Member of the Rhode Island Senate from the 4th district
- Incumbent
- Assumed office August 14, 2025
- Preceded by: Dominick J. Ruggerio

Personal details
- Party: Democratic
- Education: University of Rhode Island Roger Williams University School of Law

= Stefano Famiglietti =

American politician

Stefano V. Famiglietti is an American lawyer and politician serving as a member of the Rhode Island Senate from the 4th district since 2025. A Democrat, he won a special election to fill the seat following incumbent Dominick J. Ruggerio's death. He previously served on the North Providence City Council from 2018 until 2025.

== Early life and education ==
Famiglietti is a lifelong resident of North Providence, Rhode Island, and graduated from North Providence High School. He went on to graduate summa cum laude from the University of Rhode Island and magna cum laude from the Roger Williams University School of Law.

== Career ==
Famiglietti is a lawyer and previously worked at Coia & Lepore LTD before opening his own personal injury law firm.

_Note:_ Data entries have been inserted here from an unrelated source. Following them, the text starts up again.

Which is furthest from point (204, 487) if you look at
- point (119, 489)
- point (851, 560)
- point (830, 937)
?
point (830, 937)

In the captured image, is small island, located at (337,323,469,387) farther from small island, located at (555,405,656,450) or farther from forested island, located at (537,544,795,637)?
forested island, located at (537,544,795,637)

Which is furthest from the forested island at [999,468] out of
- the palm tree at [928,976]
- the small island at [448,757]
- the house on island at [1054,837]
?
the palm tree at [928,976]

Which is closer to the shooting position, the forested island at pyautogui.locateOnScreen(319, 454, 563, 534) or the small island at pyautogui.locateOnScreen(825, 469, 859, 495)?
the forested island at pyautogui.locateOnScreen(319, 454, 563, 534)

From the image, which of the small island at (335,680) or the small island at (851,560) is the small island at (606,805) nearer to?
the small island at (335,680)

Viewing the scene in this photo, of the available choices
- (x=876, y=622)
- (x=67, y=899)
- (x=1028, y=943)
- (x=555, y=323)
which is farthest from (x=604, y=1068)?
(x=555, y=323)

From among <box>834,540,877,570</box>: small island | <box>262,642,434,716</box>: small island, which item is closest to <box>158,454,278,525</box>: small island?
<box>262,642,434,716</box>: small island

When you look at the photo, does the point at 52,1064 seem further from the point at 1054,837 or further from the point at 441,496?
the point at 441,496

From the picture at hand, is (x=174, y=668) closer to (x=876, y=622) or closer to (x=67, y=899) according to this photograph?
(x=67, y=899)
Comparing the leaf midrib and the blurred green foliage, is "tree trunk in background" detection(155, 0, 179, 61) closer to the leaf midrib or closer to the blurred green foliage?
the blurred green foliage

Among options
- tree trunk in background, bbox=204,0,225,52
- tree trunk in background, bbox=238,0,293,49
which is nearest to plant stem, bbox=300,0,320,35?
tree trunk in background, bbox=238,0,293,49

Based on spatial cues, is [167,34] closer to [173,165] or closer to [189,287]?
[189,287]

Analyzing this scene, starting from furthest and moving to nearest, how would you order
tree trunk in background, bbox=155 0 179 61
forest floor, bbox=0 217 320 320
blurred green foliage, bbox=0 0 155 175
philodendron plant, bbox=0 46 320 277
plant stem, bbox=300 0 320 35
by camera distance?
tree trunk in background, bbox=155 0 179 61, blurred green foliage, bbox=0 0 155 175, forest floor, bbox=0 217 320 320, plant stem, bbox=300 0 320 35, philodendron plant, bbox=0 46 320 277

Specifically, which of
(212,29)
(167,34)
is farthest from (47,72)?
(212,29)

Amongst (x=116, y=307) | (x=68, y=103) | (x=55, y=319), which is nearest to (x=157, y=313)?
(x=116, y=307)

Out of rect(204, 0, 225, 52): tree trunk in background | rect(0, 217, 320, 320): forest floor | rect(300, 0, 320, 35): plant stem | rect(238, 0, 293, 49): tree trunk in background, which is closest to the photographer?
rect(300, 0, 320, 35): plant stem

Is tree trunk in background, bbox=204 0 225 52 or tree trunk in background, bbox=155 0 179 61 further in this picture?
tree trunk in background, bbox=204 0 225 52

===North Providence City Council===
In 2018, Famiglietti announced his campaign for the North Providence City Council in District 2. He resigned his seat on August 14, 2025, to be sworn in to the Rhode Island Senate.

== Rhode Island Senate ==
Following incumbent Democrat and Senate President Dominick J. Ruggerio's death in April 2025, Famiglietti announced his campaign for the August special election to fill his term. Prior to the Democratic primary election, he was unanimously endorsed by the Senate District 4 Democratic Committee of the Rhode Island Democratic Party. He defeated former state representative Marcia Ranglin-Vassell, nurse Lenny Cioe, and account executive Manny Taveras in the primary election with 68% of the vote. Newsweek noted that Famiglietti outperformed Kamala Harris by 55 percentage points in the district, potentially signaling Democratic enthusiasm in the 2026 midterm elections. He was sworn in on August 14, 2025.

===Positions===
Famiglietti described himself as “pro-Second Amendment” and also personally opposes abortion as a Catholic but had no plans to oppose Rhode Island's reproductive health laws.